De olho nas eleições, Brown fala em 'mudar o mundo'

O primeiro-ministro do Reino Unido, Gordon Brown, fez hoje nova tentativa de melhorar sua popularidade e se firmar como o nome do Partido Trabalhista para as eleições gerais de junho de 2010. Em discurso na conferência anual do partido, ele convocou os trabalhistas a "mudarem o mundo novamente" e falou em "lutar" e "não desistir".

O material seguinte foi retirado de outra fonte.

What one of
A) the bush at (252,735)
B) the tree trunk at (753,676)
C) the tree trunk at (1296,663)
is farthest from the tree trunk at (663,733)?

DANIELA MILANESE, Agencia Estado

29 de setembro de 2009 | 16h19

Entre as propostas apresentadas hoje estão a reforma eleitoral, a criação de um fundo para investir na indústria e formas de domar o déficit público e, ao mesmo tempo, manter benefícios considerados prioritários.

A liderança de Brown está abalada pela severa crise econômica e pela turbulência política que se abateu sobre o país, depois dos escândalos dos gastos abusivos dos parlamentares, que levaram a uma debandada de ministros meses atrás. Fuzilado pela oposição, o primeiro-ministro tem de enfrentar resistências até dentro do próprio partido.

O discurso de Brown acontece no mesmo dia em que a pesquisa de opinião Ipsos Mori mostrou que os trabalhistas estão em terceiro lugar (24%) na preferência do eleitorado, atrás do Partido Conservador (36%) e do Liberal Democrata (25%).

Em meio a frases de efeito para levantar a moral do partido, logo após ter sido apresentado por sua esposa Sarah como "meu herói", Brown sugeriu mudar o complicado sistema eleitoral do país. O objetivo é realizar um referendo para propor um sistema de votos alternativo, com melhor representatividade da população. Ele também quer criar um fundo de 1 bilhão de libras para estimular a indústria britânica.

Déficit público

O maior desafio do país hoje é conter a explosão do déficit público, bastante elevado depois de todos os pacotes de estímulo e resgates de bancos feitos durante a crise. Brown afirmou que haverá mais rigor na aprovação dos gastos, com regras para justificar a aplicação e regras para definir previamente a fonte dos recursos.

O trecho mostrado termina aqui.